Начало его преуспевания было заложено задолго до наших дней несколькими тщательно засекреченными работами, в которых молодой Луарсаб Кивилиани как дважды два доказывал необходимость введения в стране крепостного права не только в селах, но и в городах. Переселение народа из квартир в казармы и организация массовой стерилизации населения должны были предотвратить перенаселение и остановить инфляцию. Следующий за этим этап — ликвидация денег — должен был не только сэкономить стране сотню-другую триллионов долларов, но и вплотную подвести ее к построению коммунизма.

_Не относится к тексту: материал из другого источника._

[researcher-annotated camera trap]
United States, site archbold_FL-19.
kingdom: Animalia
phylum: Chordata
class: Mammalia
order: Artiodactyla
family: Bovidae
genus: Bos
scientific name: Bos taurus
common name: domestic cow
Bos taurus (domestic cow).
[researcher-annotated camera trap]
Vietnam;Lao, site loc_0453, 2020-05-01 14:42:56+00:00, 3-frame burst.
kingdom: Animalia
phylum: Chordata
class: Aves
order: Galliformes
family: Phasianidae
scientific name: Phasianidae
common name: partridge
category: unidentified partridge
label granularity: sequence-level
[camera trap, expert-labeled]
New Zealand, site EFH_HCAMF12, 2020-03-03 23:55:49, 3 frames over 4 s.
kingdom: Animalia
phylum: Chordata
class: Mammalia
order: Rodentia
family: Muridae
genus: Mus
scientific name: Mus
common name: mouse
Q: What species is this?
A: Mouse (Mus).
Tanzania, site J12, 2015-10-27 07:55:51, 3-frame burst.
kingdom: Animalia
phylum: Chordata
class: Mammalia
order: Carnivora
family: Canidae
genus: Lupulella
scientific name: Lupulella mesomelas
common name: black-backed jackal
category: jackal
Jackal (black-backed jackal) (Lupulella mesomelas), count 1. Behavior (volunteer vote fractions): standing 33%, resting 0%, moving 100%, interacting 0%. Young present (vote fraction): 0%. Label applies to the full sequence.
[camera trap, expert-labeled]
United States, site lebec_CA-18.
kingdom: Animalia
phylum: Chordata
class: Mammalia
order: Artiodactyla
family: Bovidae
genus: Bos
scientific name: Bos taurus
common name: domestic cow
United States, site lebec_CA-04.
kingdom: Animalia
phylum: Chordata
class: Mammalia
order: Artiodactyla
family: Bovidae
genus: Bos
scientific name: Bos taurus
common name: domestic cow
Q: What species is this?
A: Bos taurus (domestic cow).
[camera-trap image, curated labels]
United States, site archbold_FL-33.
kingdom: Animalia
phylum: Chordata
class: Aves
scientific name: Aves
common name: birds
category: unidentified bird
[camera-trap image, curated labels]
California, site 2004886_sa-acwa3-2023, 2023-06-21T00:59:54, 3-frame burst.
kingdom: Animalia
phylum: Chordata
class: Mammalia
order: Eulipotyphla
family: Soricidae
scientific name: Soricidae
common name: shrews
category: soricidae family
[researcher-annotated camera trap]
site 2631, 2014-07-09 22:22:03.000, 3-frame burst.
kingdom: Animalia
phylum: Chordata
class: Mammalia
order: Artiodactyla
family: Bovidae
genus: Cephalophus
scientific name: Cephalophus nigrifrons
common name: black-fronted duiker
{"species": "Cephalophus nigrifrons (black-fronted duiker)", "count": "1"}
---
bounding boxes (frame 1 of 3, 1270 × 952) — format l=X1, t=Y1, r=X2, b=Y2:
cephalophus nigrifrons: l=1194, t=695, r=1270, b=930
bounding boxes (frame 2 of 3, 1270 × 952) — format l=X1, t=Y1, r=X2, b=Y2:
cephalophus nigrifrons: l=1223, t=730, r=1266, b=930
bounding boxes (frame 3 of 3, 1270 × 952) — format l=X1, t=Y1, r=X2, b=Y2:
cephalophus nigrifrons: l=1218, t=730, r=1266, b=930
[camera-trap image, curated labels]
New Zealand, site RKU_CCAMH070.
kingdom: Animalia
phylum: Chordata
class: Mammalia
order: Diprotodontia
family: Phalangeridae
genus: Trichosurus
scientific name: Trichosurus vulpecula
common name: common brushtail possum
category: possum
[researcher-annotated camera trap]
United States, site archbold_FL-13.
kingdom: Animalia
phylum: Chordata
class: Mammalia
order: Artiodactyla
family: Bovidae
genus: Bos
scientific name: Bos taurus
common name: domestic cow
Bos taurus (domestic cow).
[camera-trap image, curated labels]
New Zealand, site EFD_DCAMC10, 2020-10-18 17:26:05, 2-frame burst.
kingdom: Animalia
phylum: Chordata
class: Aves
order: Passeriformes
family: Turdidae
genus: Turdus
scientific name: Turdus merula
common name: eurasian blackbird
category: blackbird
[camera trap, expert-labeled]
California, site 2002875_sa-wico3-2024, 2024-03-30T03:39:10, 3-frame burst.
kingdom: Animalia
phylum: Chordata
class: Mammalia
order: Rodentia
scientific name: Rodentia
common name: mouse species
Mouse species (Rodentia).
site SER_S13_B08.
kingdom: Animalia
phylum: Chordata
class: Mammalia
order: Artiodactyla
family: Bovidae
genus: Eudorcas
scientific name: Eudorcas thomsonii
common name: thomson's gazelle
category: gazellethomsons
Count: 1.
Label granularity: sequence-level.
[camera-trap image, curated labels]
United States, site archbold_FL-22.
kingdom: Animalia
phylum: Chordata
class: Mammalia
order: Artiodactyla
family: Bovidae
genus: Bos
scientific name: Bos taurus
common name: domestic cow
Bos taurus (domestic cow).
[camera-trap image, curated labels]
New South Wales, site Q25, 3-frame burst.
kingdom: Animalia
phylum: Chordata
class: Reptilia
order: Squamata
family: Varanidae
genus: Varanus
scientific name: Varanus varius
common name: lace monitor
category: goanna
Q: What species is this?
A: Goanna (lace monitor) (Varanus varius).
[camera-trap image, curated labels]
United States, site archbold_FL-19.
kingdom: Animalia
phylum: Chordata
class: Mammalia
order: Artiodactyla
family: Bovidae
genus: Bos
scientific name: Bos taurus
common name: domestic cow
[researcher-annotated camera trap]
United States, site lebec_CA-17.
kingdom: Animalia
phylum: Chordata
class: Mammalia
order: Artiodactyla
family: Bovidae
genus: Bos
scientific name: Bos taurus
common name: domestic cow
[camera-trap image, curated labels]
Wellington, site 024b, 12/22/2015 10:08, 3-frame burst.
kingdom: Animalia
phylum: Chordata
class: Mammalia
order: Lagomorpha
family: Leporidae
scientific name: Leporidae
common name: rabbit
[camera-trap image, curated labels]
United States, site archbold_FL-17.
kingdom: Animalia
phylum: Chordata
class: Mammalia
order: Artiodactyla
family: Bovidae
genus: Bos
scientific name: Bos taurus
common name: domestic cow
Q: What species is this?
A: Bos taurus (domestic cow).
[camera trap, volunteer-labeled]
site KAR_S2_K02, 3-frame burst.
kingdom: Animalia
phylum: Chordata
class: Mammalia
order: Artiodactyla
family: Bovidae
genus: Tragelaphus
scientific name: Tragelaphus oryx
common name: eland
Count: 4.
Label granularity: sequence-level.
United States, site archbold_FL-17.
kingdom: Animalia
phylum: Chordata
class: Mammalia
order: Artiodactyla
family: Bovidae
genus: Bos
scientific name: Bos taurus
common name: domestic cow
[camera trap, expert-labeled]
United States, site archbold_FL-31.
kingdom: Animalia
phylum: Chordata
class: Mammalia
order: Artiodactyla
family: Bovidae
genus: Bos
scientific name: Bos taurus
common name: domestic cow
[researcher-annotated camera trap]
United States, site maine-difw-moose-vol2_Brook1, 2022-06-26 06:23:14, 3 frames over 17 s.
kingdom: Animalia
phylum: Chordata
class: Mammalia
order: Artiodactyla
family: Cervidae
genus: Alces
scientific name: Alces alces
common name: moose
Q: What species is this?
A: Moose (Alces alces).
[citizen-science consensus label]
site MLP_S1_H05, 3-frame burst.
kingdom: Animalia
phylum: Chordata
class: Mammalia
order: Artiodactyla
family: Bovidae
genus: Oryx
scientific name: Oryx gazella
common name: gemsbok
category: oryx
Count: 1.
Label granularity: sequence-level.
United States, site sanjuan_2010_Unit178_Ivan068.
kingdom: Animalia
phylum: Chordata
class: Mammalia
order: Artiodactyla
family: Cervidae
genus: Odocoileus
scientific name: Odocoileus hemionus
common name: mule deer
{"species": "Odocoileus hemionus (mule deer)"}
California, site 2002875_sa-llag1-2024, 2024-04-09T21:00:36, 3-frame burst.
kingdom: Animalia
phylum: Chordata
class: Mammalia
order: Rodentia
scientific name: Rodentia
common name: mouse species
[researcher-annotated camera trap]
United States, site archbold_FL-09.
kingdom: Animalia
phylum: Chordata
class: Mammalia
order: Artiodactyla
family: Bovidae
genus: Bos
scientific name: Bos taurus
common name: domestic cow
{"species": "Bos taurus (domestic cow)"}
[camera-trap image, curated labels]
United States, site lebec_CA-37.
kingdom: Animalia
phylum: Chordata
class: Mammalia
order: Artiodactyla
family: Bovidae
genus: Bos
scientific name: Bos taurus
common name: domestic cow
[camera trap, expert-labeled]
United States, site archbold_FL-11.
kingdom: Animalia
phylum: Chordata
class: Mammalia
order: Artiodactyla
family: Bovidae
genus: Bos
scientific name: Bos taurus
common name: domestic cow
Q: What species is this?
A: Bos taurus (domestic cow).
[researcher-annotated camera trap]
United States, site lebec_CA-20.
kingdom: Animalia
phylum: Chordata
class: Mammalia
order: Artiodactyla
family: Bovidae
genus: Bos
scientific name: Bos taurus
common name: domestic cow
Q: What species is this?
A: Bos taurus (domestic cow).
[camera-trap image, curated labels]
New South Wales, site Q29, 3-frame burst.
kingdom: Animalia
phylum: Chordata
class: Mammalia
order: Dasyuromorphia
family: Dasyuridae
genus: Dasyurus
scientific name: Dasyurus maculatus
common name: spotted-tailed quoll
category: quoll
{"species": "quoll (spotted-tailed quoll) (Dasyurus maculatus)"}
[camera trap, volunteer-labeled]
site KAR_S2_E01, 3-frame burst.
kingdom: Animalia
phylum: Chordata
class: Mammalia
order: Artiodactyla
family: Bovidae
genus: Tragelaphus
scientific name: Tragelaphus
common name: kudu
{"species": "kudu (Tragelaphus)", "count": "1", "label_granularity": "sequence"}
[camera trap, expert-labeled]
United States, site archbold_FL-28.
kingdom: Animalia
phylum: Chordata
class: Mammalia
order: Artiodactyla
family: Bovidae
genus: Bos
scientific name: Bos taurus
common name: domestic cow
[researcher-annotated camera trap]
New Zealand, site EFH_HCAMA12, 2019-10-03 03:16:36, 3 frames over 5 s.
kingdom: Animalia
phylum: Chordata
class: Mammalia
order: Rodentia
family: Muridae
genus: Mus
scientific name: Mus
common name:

Приход к власти Горбачева не дал свершиться этим великим планам. Но профессор Кивилиани с завидной изворотливостью моментально нырнул влево, и ГКЧП застал его уже в стане демократов. Впрочем, профессору было все равно, кому служить: наука о власти всегда была нужна власть имущим.

Когда лимузин прибыл на место назначения, совещание длилось уже третий час, и конца ему не было видно

— …дцати триллионов долларов! — услышал он, войдя, последние слова президента. — Да, признаю, мы купили эту свободу. И за оч-чень высокую цену. Теперь нам надо как-то возвращать долги!

И президент исподлобья взглянул на вошедшего.

— Профессор экономики Луарсаб Кивилиани, — представил его бывший однокашник, а теперь соратник и советник президента Мойша Зильберман. — У профессора есть несколько интересных предложений по поводу новых вливаний в экономику страны.

— Я ценю усилия нашей экономической науки, — прогундосил президент. — Но к нашей стране нельзя подходить со стандартными, общемировыми мерками. У нас уникальный исторический опыт, во многом мы идет непроторенным путем. Что вы в общих чертах предлагаете, профессор? Только покороче, покороче.